═════ EXERCISE DATA ═════

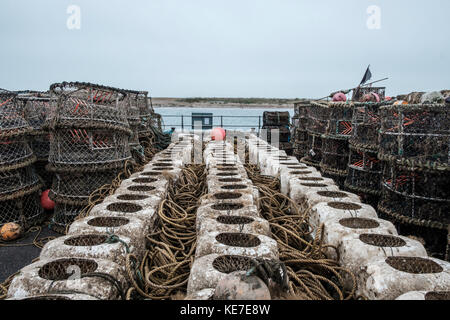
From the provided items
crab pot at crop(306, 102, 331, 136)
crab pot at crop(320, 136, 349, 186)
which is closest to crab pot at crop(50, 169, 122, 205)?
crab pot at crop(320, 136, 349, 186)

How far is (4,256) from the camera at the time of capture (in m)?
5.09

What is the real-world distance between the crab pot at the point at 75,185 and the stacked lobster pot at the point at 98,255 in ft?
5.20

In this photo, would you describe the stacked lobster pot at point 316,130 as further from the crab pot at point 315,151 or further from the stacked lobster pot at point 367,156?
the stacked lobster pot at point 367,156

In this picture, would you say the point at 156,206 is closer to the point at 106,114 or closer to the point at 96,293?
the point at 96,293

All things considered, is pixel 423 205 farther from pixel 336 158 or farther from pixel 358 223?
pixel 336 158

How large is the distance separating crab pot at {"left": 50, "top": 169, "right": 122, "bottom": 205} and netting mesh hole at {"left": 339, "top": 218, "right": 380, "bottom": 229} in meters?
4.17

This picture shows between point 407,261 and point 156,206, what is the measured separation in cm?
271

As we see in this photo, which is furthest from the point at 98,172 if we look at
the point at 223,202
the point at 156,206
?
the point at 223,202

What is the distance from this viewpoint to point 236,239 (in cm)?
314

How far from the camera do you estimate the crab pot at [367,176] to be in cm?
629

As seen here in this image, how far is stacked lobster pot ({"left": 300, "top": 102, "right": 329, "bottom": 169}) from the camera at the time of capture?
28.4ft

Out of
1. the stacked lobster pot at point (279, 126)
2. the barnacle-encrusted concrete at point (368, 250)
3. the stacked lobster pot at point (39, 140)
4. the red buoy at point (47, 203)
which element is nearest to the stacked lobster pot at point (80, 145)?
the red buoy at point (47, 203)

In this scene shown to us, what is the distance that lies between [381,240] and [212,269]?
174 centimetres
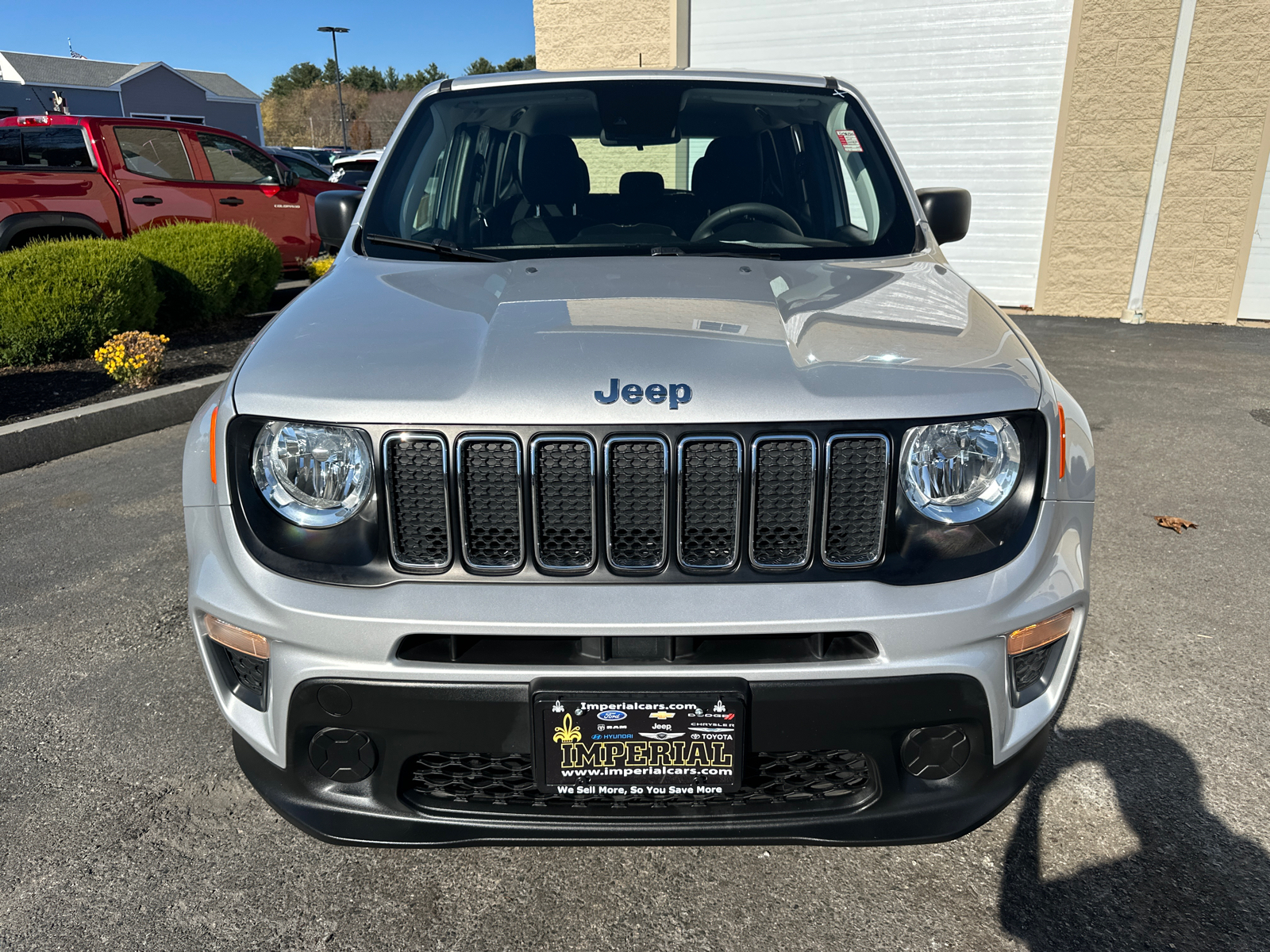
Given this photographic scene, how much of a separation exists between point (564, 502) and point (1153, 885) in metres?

═════

* EXERCISE PROMPT *
Recast the part of the records that opens with the line containing "In this scene" and runs through the end of the records as a numbered list, leaving out blank lines and the pictures.

* THE ANSWER *
1. In this scene shown to us, what is the distance that lies between [381,240] and [212,269]?
2. 174 centimetres
3. Given this photographic scene, how much of a separation exists between point (564, 502) and point (1153, 885) in metres?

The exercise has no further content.